#### WORK TASK:
Once the line containing "Given this setup, evaluate" is found, copy that line and all remaining lines of the records exactly, including the last one, and add nothing.

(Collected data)
Content starts

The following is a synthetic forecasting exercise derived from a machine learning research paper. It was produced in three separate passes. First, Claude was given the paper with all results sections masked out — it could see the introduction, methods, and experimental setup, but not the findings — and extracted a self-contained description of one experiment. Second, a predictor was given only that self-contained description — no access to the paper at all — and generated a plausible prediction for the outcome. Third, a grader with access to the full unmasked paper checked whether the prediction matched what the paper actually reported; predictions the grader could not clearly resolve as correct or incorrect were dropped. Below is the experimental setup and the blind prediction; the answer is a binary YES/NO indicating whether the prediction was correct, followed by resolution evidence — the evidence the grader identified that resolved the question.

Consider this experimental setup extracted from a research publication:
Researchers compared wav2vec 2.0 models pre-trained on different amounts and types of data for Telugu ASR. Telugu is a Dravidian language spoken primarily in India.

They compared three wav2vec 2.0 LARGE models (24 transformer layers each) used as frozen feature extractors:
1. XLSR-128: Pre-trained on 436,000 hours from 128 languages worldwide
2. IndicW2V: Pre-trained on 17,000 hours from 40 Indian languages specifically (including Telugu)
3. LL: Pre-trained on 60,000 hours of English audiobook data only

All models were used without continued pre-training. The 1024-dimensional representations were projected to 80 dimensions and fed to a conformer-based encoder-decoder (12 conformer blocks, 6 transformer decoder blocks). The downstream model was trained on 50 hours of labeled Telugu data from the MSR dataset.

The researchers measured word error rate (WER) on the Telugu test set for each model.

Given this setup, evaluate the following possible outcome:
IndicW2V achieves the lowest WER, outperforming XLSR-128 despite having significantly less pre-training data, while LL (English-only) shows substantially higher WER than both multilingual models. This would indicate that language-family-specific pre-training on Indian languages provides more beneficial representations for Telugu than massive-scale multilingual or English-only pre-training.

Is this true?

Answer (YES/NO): NO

Content ends

#### OUTPUT:
Given this setup, evaluate the following possible outcome:
IndicW2V achieves the lowest WER, outperforming XLSR-128 despite having significantly less pre-training data, while LL (English-only) shows substantially higher WER than both multilingual models. This would indicate that language-family-specific pre-training on Indian languages provides more beneficial representations for Telugu than massive-scale multilingual or English-only pre-training.

Is this true?

Answer (YES/NO): NO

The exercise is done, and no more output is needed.